In retrospect, the decision to collaborate with Gujral certainly did not backfire on Belgium. The design of its embassy received much acclaim in international and Indian architectural magazines and has been labelled an architectural landmark of New Delhi’s diplomatic neighbourhood. This stood in stark contrast to the situation in Belgium, where the Ministry of Foreign Affairs gave little exposure to the conspicuous design in the 1980s, the decade in which it was built. Only recently has its attitude towards its diplomatic heritage in New Delhi begun to change.

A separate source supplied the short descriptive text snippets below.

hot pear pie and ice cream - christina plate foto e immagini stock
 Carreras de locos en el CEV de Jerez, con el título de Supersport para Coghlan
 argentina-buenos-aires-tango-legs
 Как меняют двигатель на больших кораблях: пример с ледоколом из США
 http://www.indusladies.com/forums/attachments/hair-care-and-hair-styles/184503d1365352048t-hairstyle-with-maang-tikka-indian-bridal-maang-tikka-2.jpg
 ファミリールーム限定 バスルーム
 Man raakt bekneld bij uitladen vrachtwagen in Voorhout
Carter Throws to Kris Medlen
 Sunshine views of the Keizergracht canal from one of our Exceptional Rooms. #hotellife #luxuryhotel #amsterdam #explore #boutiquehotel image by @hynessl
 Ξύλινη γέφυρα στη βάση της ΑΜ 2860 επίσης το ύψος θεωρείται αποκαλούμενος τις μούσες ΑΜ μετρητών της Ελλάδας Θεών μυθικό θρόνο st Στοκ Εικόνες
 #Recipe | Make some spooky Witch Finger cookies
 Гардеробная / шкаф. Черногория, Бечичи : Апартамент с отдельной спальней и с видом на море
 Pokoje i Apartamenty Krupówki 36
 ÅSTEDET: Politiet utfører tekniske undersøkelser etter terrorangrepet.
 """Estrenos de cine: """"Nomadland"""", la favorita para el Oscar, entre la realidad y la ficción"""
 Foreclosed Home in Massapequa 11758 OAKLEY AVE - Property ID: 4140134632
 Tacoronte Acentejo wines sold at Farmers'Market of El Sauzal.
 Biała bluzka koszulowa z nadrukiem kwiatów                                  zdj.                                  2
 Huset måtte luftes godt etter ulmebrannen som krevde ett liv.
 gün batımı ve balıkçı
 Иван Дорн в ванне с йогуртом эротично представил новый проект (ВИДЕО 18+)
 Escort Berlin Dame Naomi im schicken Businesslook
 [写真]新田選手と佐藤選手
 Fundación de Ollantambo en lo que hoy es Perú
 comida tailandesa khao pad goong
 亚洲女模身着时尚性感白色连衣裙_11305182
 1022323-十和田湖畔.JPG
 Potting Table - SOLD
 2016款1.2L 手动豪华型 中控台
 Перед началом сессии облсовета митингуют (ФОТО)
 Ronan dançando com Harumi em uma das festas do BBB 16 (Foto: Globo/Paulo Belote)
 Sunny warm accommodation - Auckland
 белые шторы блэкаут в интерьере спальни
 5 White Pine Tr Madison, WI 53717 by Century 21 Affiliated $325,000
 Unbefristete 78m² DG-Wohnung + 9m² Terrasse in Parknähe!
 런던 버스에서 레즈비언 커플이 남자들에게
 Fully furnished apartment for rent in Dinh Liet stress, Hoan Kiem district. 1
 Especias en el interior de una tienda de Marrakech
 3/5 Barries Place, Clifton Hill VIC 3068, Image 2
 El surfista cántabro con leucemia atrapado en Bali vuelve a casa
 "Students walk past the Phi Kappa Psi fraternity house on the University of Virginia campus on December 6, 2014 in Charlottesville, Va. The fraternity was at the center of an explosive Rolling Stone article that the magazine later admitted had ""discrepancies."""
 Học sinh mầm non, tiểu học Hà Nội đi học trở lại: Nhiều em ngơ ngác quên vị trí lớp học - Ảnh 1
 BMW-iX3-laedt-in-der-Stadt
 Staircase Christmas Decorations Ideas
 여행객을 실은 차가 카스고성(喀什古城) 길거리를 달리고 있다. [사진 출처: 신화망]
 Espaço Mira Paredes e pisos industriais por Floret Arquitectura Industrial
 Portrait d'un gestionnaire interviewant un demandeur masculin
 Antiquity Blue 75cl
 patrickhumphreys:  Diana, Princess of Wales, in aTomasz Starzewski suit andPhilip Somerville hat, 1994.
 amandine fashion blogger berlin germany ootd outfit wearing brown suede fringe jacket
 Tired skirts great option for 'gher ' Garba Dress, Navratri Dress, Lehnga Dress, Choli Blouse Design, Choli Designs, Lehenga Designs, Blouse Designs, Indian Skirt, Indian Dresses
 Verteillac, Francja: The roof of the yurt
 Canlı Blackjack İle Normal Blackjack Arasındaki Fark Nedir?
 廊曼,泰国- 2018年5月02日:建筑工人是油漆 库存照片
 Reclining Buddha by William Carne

By discussing the rationale, design and reception of the Belgian embassy, this case study has illustrated how this conspicuous embassy was made possible. Gujral’s design continues to be a diplomatic instrument that has significantly boosted the image of Belgium, well received by both the Indian elite and Belgian diplomats. Rather than the result of a well-considered top-down architectural programme, it was through the merits of Gujral that Belgian diplomacy in India is housed in one of the most talked-about and praised embassies New Delhi has to offer. Purpose-built embassies thus cannot always be assumed to have been closely monitored and carefully guided building projects specifically designed to express and influence bilateral ties with the receiving state in question.

Notes

  1. ‘La modération des assaillants peut s’expliquer par leur surprise de se trouver dans une chancellerie d’ambassade si pareille à une case africaine’. [^]
  2. Gujral did have a prior artistic connection with Belgium, though. He exhibited two sculptures at the 13th Biennale of the Antwerp Middelheim Museum in 1975, one of these, Ganesh, becoming part of its collection (Pas and Meewis 2010: 191). [^]
  3. ‘La Belgique se présente comme un lieu ouvert accessible à tous’. [^]

Acknowledgements

A first draft of this article was presented at the Congrès International d’Histoire de l’Art (CIHA) in New Delhi in November 2018. The current article is part of the ongoing PhD project Designing Embassies for Middle Powers: The Architecture of Belgian and Dutch Diplomacy in a Globalising World, conducted by Bram De Maeyer and supervised by Fredie Floré and Anne-Françoise Morel at the Department of Architecture, KU Leuven. The authors thank the Belgian ambassador, François Delhaye, for his warm welcome upon visiting the embassy, and Gerco Broekstra, the operations manager, for his hearty welcome upon visiting the Dutch embassy. Furthermore, they express their gratitude to the Belgian Ministry of Foreign Affairs — in particular Didier Amaury, Markus Maes and Ilse Dauwe — for its generous collaboration and Christophe De Coster of the Vrije Universiteit Brussel (HOST Research Group) for producing the detailed maps.

Competing Interests

The authors have no competing interests to declare.